Según varios científicos, el lago ha estado sufriendo por décadas de desvío de agua para regar tierras agrícolas,. Su situación se ha visto agravada por un cambio climático que trae consigo temperaturas más altas y sequías más severas. Esto ha hecho que la recuperación del lago sea cada vez más insostenible.
El colapso de un ecosistema
Jorge Molina, un investigador de la Universidad Mayor de San Andrés, describe la situación como una «tormenta perfecta». Con cada año que pasa, la situación del lago se deteriora. Como lago, es el segundo más grande de Bolivia, pero su profundidad ha sido un factor que exacerba este problema, ya que tradicionalmente ha sido muy variable.
Un ciclo de recarga incierto
Los ancianos del pueblo aymara, que han vivido a lo largo de las orillas del lago, sostienen que este se recarga cada 50 años. Sin embargo, tras observar el lago seco, se muestran escépticos.
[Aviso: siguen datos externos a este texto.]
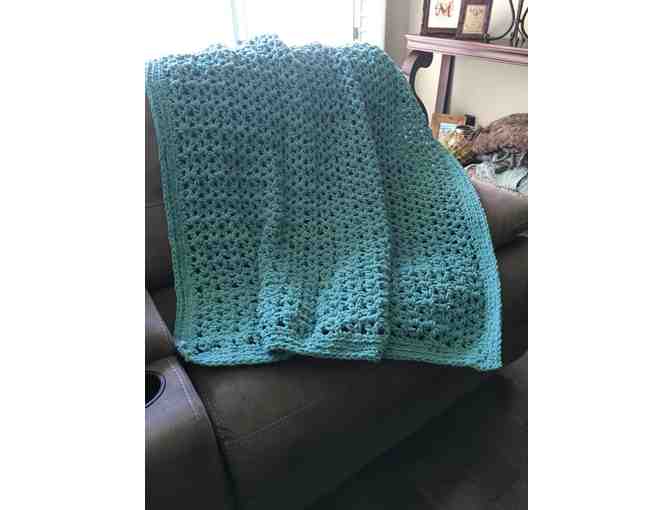 CROCHETED CHUNKY THROW BLANKET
Valerio Rojas, un pescador de antaño, expresa sus dudas sobre la posibilidad de que el lago vuelva a llenarse, mencionando que lo que una vez se podía predecir, ahora se ha vuelto incierto debido al cambio climático y la contaminación.
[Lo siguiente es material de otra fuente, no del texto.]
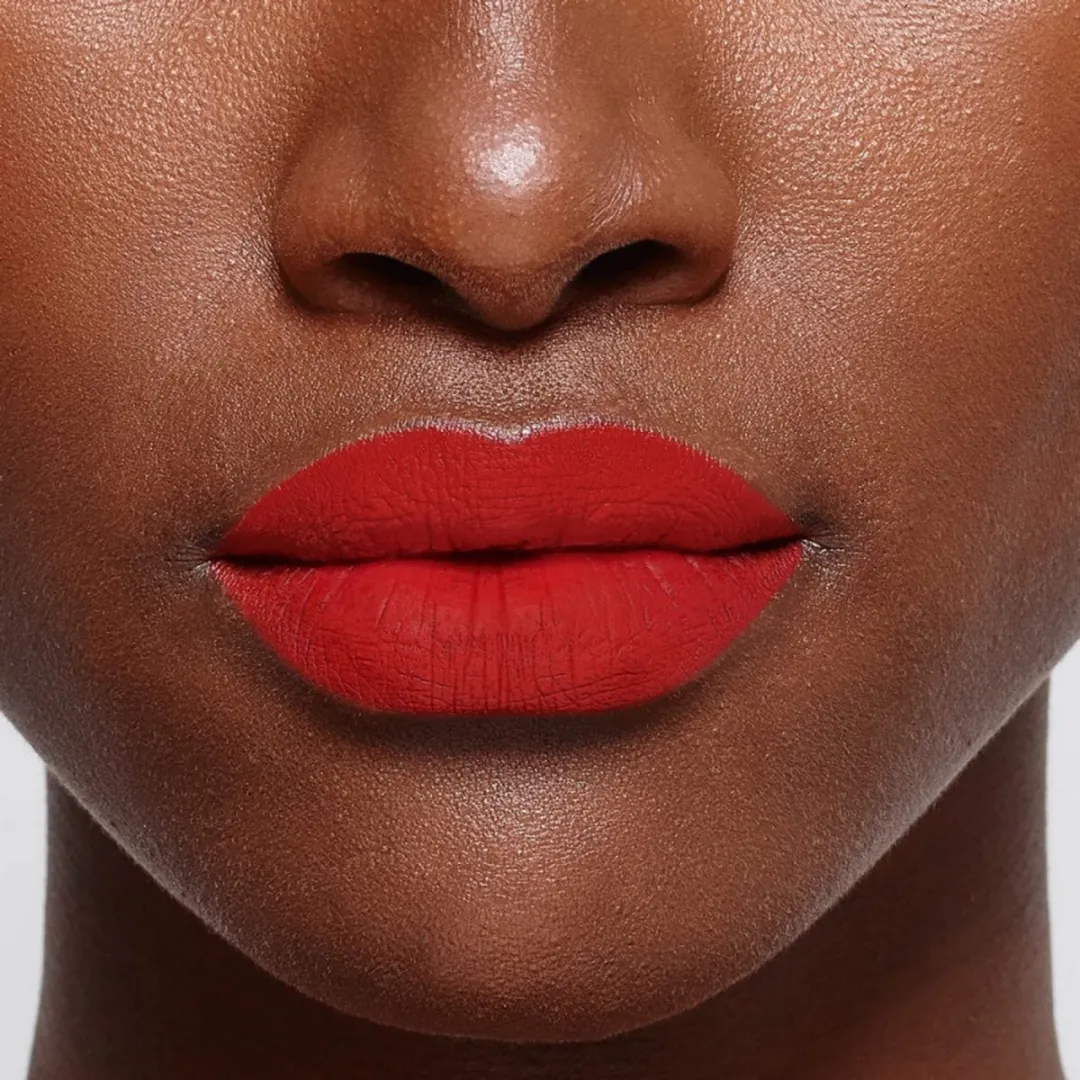 L'Oréal Paris Color Riche Intense Volume Matte Lipstick 336 Le Rouge Avant-Garde - 1,8g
Los científicos también comparten esta preocupación. Molina explica que la región de los Andes está sufriendo un aumento de temperatura superior al promedio global, especialmente durante el día, lo que ha acelerado la evaporación. Esto hace aún más difícil la supervivencia del lago poco profundo, así como de la fauna y flora que lo habita.
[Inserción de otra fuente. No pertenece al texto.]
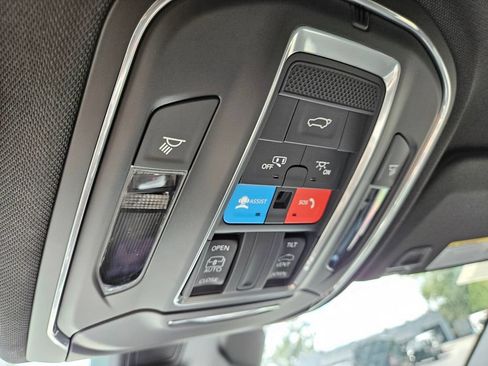 Used 2024 Jeep Grand Cherokee L Laredo w/ Luxury Tech Group I RWD image 18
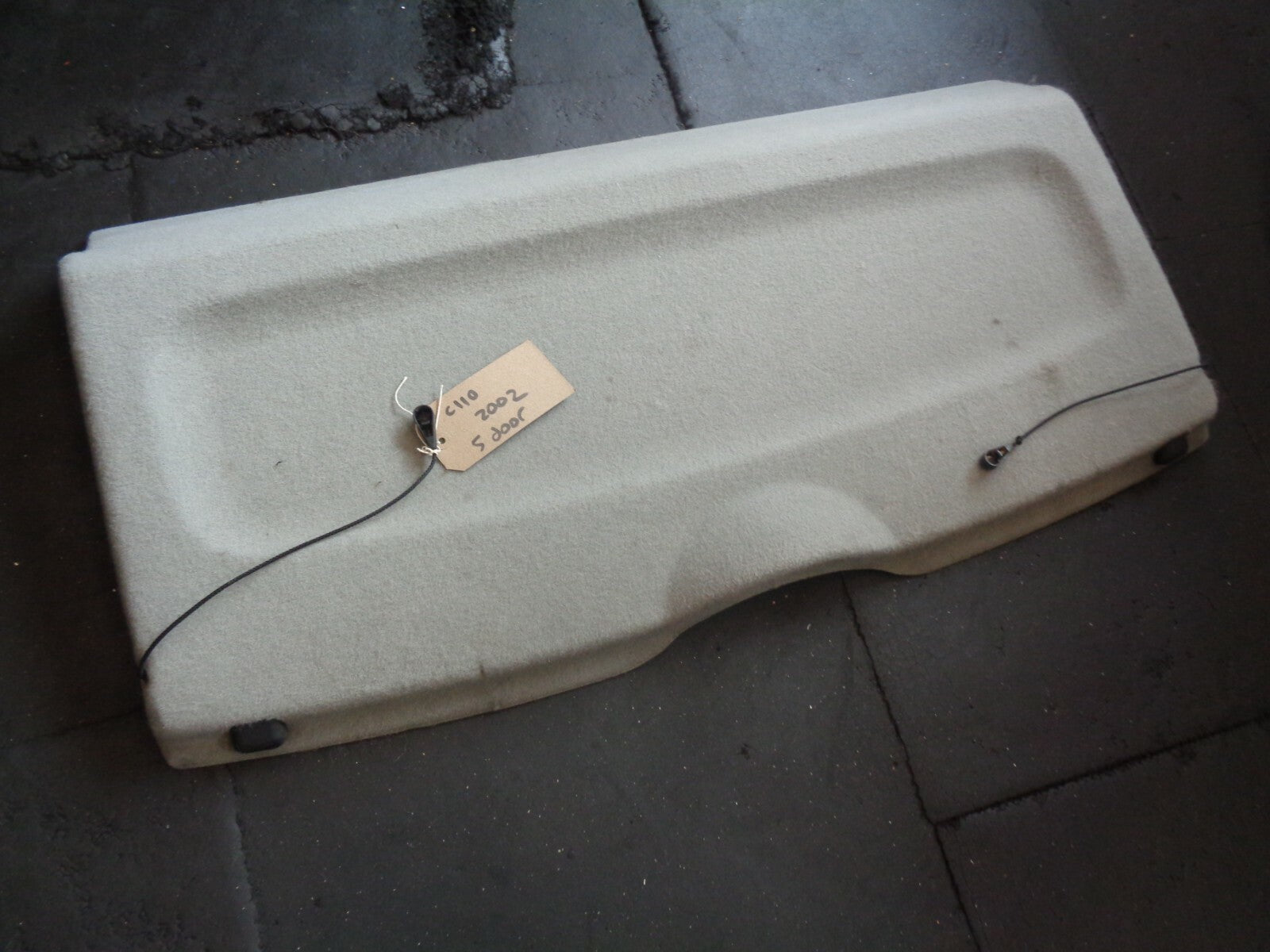 RENAULT CLIO MK2 2002 5 DOORS REAR TAILGATE BOOT PARCEL SHELF LIGHT GREY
Desplazamiento de comunidades
Además de afectar al ecosistema, la situación ha provocado el desplazamiento de comunidades indígenas que alguna vez habitaron las costas del lago. Benedicta Uguera, una mujer indígena de Untavi, menciona que las familias han decidido abandonar la isla donde vivían porque no pueden sobrevivir sin agua y ya no hay vida.
“No es un lago funcional; un lago que se seca con demasiada frecuencia ya no puede soportar la biodiversidad.” Esto es una reflexión sobre el valor y la calidad de vida que proporcionaba el lago.
Un futuro incierto
La situación del lago Poopo no es un caso aislado, sino que es apenas un reflejo de otros problemas ambientales que enfrenta Bolivia y el mundo. Los científicos están instando a una acción urgente y un cambio en las políticas para preservar no solo el lago, sino otros ecosistemas amenazados. Esta situación es un recordatorio de la importancia de cuidar nuestro medio ambiente y su fragilidad ante la intervención humana.